After being left by the side of the road (literally), Driver Nam watches Soo-hyun and Jin-hyuk drive away together and says that twenty-five years ago, he was as cool as Jin-hyuk. He bellows for Secretary Jang to eat with him, but she just rolls her eyes, sticks her fingers in her ears, and waves for a taxi.
Feeling shy, Soo-hyun offers Jin-hyuk an out by offering to take him straight home, but he insists on taking her to a tea house he knows. He tentatively introduces Soo-hyun to the owner as a friend, feeling more confident when Soo-hyun doesn’t correct him.
When the owner goes to get their tea, Jin-hyuk tells Soo-hyun that she’s the wife of his father’s photographer friend that gave him the old camera. Soo-hyun notes that the tea shop looks like a church, and Jin-hyuk confirms that the owner bought a church cheaply and converted it.
He goes to help the owner with the tea, and he admits that he brought Soo-hyun here because he needed calming. The owner asks if he’s confessed to Soo-hyun yet, and Jin-hyuk asks if she would accept him if he did. Peering at him closely, the owner tells him that he’s ugly today, so he should do it another time, hee.
After serving the tea, the owner makes an excuse to leave them alone for a while. Jin-hyuk asks Soo-hyun if she feels calmer, and she says that she was alarmed because of him, but that she also calmed down because of him.
He apologizes for startling her and says he doesn’t regret it, but she warns him that things are going to get difficult at work from now on. He tell her that he’s made his decision, which is why he stepped in, and when she says she’s not joking, he says that he’s not, either.
He admits that he wants to be someone meaningful to her, looking at her expectantly, and seems disappointed when she doesn’t offer him a similar confession.
Hye-in sits alone in a cafe, thinking about the day she graduated high school.

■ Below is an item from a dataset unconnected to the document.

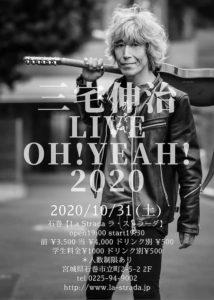 """石巻 ラ・ストラーダ / 三宅伸治solo""""OH! YEAH! 2020"""" @ La Strada(ラ・ストラーダ)"""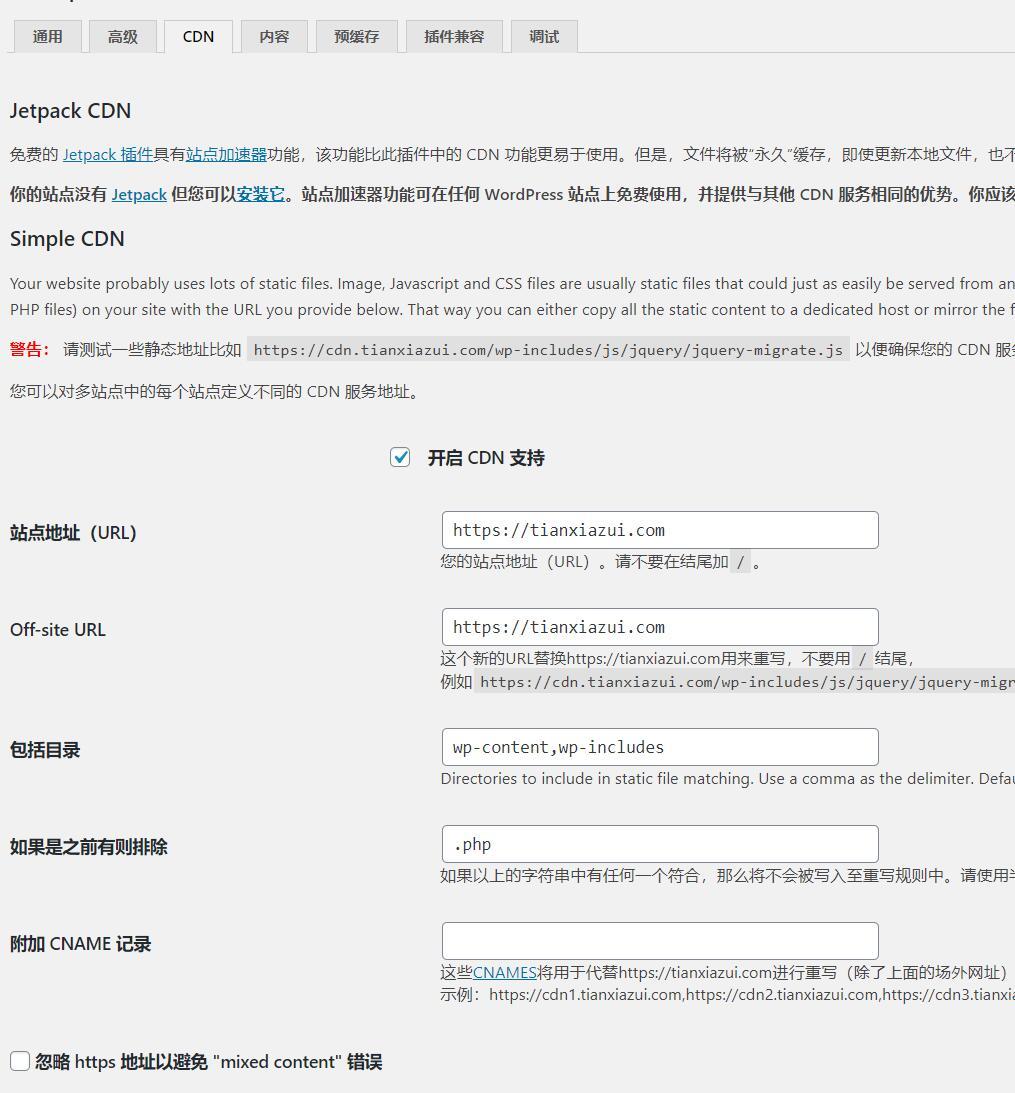 wordpress进阶设置和高级优化:半静态站  第3张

She’d turned down invitations to hang out with her friends, saying that she was going to eat with her father, but he’d never showed up. Jin-hyuk had surprised her with flowers, knowing that her father would be too busy working to come, and he’d taken her to eat then to visit her mother in the hospital.
Secretary Jang ends up back at Dae-chan’s restaurant again, and she asks him to text Jin-hyuk and have him come by. Dae-chan jokes that she must be a loan shark, making her laugh, but she goes too far when she teases that he doesn’t look very smart so he snaps at her to send her own text.
They quickly end up trading insults, and Dae-chan sends the text to Jin-hyuk just to get Secretary Jang to stop talking. Yup, I’m totally shipping it.
Woo-seok comes home just as his mother is getting a report from Dae-chan on what happened at the hotel. Chairman Kim tells Woo-seok that Soo-hyun has lost her mind, and she asks Woo-seok if he really means to sit back and let Soo-hyun ruin Donghwa Hotel.
Woo-seok argues that the hotel is Soo-hyun’s to do with as she pleases, but his mother retorts that it belonged to them first. She says she’s planning to hold a board of directors’ meeting and get rid of Soo-hyun.
Back in the car, Jin-hyuk asks Soo-hyun if she ever got the painting she was trying to get in Sokcho. He mentions that there’s an exhibit on famous paintings in his neighborhood and Soo-hyun playfully accuses him of lying, since she knows all the art galleries and there’s no one in Hongdae-dong. But Jin-hyuk insists that it’s there and offers to show her sometime.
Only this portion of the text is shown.